Key elements for implementation
Partnerships, Not Pushouts identifies four elements — Capacity, Community, Climate, and Cohesion — that are key to effective collaborations. It offers guiding questions related to each element to help a school district prepare for implementation.
Capacity addresses how the district promotes community partnerships; what professional development and resources it offers staff to build meaningful relationships; and how the district can build on efforts already underway.
Community examines how the district provides opportunities for students to be engaged with adults in the local community; how community volunteers are involved in school, service learning, and other opportunities; how the district is partnering with community-based organizations and government agencies to address student needs and develop opportunities and supports.
Climate explores how the district works to promote positive learning environment in its schools; how it promotes the well-being and development of the whole child, including social, emotional, ethical, and civic skills; how the district encourages student engagement; and, how data collection and accountability practices measure the degree to which efforts are addressing student engagement, well-being, and non-academic learning.

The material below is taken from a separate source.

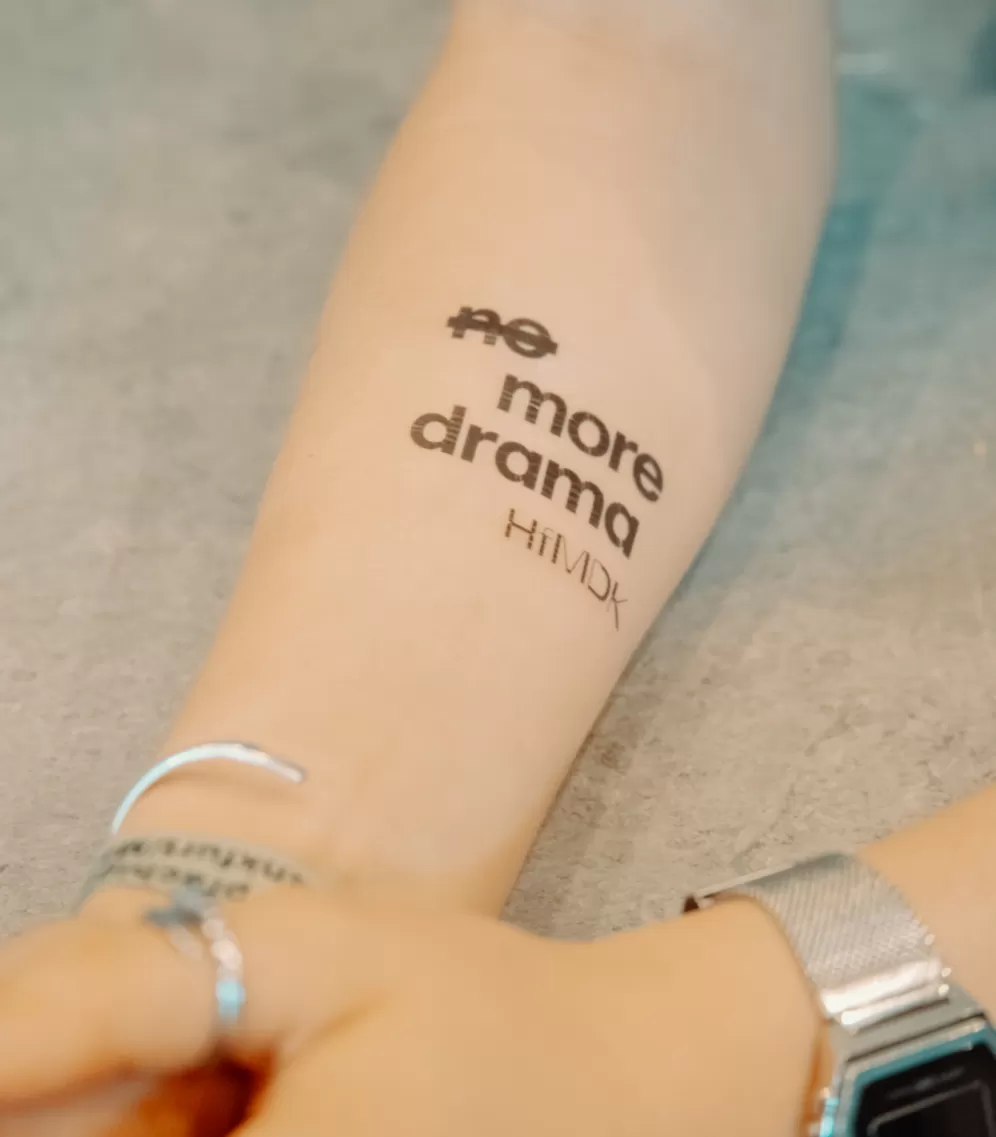Nahaufnahme des temporären "No more drama" Tattoos auf dem Unterarm einer Person.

Cohesion considers whether partnered groups are focused on promoting all aspects of student learning and development; whether operational plans and budget provide the necessary programs and resources to be successful; and, how the district negotiates and coordinates resources and services among partners.
Community schools framework
The guide also explores the concept of community schools as a framework for successful collaborations and for implementing POPs. The Coalition for Community Schools (CSC) is one of the nine co-sponsors of Partnerships, Not Pushouts.
CSC is an alliance of state, national, and local organizations working across the spectrum of K–16 education, community development, health and human services, family support, philanthropy, government, and school networks. It defines a “community school” as both a place and a set of partnerships between the school and other community resources.
Community school models take a variety of forms and share a common set of principles: fostering strong partnerships, sharing accountability for results, setting high expectations, building on the community’s strengths, and embracing diversity and innovative solutions.
In addition to his work with Rural Trust, Robert Mahaffey is Vice-Chair of the CSC Steering Committee and President of Organizations Concerned about Rural Education, which has been a strong supporter of the community schools concept.
“In reality, many rural schools are the heartbeat of their communities and provide a variety of support services for children and families,” Mahaffey said when asked about the impact of the community schools movement in rural America.
Mahaffey also notes that rural residents often cite the tight connections between their local school and place and refer to the school as a community school, whether or not the school is formally affiliated with the community schools movement.
See “Community Schools Concept Gaining Ground” (also in this issue of RPM) to read about the CSC National Forum and the growing role of rural schools in the Community Schools movement.
Examples of collaboration
Partnerships, Not Pushouts concludes with examples of schools and districts from around the country that have created successful community school collaborations. These examples include elementary and secondary schools located in urban and rural settings.
Other partners in the development of Partnerships, Not Pushouts include the Alliance for Excellent Education; the American Federation of Teachers; the Collaborative for Academic, Social and Emotional Learning (CASEL); the Coalition for Community Schools, the National Education Association, the National School Boards Association, Opportunity Action, and the National Opportunity to Learn Campaign.